Seguramente bromeaba.

—Bien. Rompan filas.

Elegí los alimentos que parecían más ricos en calorías y llevé mi bandeja hasta donde estaba Potter.

—Fue una quijotesca tontería —le dije—, pero gracias.

—De nada. De cualquier modo quería perder unos kilos que me sobran.

No parecía tener ninguno de más, en mi opinión.

—Para eso conozco un buen ejercicio.

Ella sonrió sin levantar la vista de su bandeja.

—¿Te has comprometido con alguien para esta noche?

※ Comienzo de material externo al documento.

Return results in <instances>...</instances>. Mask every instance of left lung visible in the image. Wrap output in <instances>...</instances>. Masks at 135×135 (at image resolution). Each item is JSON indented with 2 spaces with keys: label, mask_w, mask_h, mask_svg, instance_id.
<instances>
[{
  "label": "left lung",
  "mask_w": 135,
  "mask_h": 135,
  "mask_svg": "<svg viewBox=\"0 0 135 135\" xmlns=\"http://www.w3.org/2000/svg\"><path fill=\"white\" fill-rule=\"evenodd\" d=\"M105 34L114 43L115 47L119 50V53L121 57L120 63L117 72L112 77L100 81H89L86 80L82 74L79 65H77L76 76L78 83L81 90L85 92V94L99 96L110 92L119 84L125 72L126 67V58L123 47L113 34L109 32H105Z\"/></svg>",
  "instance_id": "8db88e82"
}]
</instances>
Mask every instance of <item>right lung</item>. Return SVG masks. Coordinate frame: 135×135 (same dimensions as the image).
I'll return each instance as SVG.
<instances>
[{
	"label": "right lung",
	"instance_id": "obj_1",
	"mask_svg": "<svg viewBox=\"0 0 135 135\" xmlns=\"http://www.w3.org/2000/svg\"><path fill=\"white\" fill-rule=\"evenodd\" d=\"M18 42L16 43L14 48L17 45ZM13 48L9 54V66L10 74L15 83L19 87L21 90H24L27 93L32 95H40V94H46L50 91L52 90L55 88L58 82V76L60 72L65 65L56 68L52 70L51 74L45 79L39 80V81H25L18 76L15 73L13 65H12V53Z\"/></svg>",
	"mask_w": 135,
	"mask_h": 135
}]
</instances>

—Estaba medio decidida a invitar a Jeff…

—En ese caso será mejor que te des prisa. Se está entusiasmando con Maejima.

Bueno, era bastante cierto. A todo el mundo le pasaba lo mismo.

—No sé. Quizá convendría reservar las fuerzas. Ese tercer día…

—Vamos —insistí, rascándole ligeramente el dorso de la mano con una uña—. No nos hemos acostado desde que salimos de Missouri. Es posible que hayamos aprendido algo nuevo.

—Tú, tal vez —observó ella, inclinando la cabeza para mirarme con picardía—. Bien, de acuerdo.

En realidad era ella quien había aprendido un truco nuevo; le llamaba «el sacacorchos francés». No quiso decirme quién se lo había enseñado; pero consideré que el tipo merecía mis felicitaciones.

8

Las dos semanas de adiestramiento en torno a la base Miami nos costaron al fin y al cabo once vidas. Doce, si contamos a Dahlquist. Creo que verse obligado a pasar el resto de la vida en Charon, con una mano y ambas piernas amputadas, es algo muy parecido a la muerte.